» Task brief
Look through the listing and locate every line containing the word "Dental"; copy those lines.

» Supplied material
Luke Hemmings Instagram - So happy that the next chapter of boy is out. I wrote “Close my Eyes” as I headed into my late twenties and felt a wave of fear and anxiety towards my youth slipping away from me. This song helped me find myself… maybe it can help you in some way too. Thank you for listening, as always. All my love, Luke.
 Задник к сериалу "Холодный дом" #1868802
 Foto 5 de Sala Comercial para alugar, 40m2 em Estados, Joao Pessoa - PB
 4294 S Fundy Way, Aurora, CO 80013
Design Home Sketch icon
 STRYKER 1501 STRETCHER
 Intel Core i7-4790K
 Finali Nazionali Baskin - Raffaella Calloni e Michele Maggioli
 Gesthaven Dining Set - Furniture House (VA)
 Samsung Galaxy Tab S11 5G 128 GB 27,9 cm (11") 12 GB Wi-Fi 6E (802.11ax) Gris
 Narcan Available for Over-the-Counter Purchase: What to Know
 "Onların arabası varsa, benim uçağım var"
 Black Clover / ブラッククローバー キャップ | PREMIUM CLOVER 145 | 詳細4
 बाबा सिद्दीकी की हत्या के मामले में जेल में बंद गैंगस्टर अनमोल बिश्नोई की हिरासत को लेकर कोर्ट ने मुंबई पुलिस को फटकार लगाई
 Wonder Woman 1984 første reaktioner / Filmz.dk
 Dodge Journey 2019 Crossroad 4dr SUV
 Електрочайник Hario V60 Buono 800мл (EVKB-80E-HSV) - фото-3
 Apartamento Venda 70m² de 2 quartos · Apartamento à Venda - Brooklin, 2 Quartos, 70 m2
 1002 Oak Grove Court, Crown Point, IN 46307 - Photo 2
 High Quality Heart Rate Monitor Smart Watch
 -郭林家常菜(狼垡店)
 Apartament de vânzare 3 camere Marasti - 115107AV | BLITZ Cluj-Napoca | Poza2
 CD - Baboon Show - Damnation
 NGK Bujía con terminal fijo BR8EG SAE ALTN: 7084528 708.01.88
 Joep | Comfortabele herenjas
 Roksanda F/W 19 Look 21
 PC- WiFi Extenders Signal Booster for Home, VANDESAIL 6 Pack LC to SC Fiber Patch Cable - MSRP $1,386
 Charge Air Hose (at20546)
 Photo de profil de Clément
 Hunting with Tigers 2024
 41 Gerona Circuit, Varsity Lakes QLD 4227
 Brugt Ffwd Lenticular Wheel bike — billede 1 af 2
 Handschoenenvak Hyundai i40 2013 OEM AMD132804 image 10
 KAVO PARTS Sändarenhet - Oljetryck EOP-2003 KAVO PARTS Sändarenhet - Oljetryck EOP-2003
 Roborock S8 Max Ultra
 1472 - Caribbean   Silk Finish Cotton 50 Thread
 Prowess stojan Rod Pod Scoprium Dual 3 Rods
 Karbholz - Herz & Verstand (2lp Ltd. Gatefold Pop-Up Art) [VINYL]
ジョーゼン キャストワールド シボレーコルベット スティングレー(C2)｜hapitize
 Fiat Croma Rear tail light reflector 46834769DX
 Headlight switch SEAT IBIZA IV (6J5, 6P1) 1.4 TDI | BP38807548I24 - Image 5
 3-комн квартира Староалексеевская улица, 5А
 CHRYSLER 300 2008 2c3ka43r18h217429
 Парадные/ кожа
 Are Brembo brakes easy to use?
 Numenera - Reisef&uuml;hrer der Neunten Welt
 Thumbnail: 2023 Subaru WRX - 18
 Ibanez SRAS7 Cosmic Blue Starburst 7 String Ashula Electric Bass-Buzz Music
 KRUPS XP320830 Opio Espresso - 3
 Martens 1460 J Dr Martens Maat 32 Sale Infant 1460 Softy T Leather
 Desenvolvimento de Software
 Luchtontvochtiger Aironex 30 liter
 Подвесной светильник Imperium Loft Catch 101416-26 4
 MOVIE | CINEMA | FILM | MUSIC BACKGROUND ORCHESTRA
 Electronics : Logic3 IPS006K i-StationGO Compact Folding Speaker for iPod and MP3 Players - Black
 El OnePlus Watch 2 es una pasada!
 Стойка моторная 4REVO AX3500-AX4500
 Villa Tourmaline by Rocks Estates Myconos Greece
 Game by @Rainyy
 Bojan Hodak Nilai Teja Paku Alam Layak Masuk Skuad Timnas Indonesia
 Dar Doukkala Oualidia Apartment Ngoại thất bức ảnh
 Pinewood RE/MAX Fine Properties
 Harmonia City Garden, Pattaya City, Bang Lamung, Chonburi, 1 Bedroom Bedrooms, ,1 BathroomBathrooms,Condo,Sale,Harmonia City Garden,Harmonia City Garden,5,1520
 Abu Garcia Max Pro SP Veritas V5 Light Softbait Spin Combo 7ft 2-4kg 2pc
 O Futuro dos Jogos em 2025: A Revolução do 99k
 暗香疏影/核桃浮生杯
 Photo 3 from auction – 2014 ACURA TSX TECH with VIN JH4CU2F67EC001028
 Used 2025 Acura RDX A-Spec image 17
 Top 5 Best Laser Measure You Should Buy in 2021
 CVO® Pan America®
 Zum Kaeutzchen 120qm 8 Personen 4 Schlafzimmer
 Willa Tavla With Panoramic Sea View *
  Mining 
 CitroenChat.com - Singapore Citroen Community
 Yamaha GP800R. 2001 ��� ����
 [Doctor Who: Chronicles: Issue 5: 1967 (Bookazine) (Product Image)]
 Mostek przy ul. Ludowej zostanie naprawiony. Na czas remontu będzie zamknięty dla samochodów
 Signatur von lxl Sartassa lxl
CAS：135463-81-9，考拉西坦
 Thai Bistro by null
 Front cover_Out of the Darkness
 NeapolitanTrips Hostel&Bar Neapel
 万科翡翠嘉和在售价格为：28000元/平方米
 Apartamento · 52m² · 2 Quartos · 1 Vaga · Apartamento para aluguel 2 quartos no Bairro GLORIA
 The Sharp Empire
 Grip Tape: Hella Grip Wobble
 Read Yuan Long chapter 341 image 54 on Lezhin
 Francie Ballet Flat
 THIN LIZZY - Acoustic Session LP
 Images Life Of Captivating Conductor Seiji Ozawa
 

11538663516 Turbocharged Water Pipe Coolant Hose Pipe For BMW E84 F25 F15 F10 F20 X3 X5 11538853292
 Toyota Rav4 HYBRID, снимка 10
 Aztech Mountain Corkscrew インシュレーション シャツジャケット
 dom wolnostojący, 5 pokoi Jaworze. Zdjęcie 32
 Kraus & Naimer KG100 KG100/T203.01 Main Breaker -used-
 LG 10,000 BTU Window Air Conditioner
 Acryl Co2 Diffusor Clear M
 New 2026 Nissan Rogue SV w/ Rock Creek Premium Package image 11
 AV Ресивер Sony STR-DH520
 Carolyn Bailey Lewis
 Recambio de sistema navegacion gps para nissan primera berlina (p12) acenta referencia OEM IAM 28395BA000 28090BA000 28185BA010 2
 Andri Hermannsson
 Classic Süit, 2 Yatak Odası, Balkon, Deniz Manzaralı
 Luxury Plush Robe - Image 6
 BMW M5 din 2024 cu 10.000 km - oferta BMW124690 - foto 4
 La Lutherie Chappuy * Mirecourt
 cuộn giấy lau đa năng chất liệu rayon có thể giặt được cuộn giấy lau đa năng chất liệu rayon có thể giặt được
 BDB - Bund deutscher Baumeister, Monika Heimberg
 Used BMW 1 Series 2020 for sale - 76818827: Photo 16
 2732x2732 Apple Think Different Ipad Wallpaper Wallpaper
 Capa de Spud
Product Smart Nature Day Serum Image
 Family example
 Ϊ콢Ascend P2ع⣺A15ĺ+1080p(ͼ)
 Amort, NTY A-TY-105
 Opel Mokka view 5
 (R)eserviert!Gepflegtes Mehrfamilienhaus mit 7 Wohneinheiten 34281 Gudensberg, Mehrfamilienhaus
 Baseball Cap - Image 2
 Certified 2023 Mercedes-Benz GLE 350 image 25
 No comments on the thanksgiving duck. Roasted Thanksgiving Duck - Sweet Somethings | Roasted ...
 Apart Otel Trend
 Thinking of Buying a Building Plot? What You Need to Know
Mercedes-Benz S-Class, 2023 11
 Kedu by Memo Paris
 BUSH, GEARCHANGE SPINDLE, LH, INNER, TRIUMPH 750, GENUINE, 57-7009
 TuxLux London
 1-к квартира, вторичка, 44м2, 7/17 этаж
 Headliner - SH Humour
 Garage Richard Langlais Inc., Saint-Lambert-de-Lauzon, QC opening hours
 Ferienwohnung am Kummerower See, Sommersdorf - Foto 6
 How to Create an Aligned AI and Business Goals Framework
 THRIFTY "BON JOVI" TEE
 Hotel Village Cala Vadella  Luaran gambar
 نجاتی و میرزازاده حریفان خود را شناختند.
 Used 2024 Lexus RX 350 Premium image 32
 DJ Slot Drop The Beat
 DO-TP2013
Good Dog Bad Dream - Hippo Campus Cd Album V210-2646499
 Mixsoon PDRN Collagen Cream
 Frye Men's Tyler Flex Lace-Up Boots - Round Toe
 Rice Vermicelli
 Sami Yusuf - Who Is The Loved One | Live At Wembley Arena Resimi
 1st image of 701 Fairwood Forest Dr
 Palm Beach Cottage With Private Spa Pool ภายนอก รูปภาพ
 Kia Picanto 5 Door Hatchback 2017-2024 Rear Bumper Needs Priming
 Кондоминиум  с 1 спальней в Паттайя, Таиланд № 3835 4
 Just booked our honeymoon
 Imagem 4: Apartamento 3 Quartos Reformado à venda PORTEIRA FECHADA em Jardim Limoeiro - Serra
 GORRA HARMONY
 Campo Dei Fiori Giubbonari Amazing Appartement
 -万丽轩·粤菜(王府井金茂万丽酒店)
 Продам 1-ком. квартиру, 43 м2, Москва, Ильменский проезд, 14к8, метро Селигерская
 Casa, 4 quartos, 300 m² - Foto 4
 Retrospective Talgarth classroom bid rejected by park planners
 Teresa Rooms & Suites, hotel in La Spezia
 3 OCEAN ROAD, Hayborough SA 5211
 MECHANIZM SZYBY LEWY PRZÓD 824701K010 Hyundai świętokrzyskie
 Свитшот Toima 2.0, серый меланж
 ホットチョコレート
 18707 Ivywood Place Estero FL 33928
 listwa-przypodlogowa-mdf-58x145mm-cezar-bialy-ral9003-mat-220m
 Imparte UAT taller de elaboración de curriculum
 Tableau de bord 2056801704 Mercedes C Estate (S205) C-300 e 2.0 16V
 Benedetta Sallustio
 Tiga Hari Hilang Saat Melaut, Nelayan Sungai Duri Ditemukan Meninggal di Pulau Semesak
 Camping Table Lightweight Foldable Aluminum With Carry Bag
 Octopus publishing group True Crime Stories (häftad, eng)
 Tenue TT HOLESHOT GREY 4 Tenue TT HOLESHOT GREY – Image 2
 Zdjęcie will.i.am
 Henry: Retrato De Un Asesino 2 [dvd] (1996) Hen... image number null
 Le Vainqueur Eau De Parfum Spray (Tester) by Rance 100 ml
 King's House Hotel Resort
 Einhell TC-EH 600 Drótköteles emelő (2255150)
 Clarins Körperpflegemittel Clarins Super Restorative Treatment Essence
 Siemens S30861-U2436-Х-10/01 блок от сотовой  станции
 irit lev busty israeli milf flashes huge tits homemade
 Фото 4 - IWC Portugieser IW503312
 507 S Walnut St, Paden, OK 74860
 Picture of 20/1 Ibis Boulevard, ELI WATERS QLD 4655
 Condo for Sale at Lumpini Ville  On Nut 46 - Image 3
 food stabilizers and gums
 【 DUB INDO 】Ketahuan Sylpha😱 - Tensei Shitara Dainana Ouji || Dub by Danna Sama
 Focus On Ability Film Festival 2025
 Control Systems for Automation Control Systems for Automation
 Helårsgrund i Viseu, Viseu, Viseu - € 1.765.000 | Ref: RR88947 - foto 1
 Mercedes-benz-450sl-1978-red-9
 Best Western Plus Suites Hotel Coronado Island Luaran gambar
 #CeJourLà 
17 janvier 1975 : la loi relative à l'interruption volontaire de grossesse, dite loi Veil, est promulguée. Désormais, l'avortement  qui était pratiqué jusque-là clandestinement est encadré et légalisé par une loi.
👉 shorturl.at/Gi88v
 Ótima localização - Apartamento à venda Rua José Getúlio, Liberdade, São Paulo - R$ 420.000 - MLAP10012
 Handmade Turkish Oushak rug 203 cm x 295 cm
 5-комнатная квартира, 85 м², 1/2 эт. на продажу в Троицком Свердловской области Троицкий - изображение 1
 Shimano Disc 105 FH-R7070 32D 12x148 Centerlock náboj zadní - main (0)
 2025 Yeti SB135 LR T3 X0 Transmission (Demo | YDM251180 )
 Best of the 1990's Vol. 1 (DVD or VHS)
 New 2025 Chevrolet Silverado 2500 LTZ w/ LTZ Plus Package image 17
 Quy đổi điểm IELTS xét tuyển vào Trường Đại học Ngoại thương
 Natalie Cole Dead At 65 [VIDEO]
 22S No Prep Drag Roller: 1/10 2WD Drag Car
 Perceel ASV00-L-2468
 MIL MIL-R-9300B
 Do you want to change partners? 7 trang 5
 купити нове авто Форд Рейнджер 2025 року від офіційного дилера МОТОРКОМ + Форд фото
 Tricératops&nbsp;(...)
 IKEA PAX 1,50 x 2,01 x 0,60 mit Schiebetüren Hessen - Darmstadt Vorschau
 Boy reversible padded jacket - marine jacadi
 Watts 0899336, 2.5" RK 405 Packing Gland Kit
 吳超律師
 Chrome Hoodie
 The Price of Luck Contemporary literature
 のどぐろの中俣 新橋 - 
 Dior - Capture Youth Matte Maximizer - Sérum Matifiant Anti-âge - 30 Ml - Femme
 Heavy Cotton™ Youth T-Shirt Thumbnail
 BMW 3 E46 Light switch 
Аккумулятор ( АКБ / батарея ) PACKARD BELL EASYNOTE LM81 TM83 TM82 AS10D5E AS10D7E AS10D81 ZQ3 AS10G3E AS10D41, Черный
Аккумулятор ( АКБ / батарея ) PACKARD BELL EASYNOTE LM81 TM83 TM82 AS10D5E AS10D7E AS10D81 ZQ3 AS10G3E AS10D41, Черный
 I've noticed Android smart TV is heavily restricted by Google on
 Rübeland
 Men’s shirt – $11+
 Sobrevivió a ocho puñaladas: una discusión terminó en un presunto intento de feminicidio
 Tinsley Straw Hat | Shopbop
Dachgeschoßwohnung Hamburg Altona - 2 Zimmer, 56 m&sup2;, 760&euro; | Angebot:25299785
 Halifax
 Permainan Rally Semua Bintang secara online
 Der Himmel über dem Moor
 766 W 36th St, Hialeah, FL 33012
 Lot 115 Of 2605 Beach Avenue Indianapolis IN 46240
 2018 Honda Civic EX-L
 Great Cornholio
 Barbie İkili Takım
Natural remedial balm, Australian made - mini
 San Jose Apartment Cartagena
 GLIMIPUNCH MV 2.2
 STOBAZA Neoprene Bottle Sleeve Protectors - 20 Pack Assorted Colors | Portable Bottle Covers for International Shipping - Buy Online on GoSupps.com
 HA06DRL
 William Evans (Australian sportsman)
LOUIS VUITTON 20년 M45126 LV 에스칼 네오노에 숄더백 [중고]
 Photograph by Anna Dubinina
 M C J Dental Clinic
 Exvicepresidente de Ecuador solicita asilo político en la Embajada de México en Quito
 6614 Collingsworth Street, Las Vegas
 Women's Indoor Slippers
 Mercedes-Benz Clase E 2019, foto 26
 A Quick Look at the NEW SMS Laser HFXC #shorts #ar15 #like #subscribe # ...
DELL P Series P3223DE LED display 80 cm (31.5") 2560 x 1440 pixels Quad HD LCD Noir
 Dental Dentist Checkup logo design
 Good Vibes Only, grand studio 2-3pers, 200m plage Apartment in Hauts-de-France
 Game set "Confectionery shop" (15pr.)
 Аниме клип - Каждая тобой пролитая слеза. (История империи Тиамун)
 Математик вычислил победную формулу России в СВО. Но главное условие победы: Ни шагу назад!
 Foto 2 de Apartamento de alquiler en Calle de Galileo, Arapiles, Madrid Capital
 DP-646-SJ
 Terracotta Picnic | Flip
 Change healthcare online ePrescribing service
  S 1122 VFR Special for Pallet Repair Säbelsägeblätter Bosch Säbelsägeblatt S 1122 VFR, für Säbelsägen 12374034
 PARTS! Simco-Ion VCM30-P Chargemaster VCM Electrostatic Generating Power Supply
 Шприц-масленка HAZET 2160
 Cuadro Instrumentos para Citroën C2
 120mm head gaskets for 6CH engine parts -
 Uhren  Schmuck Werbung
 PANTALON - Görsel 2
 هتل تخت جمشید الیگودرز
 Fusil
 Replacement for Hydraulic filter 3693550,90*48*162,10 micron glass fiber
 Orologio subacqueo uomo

» Your response
 M C J Dental Clinic
 Dental Dentist Checkup logo design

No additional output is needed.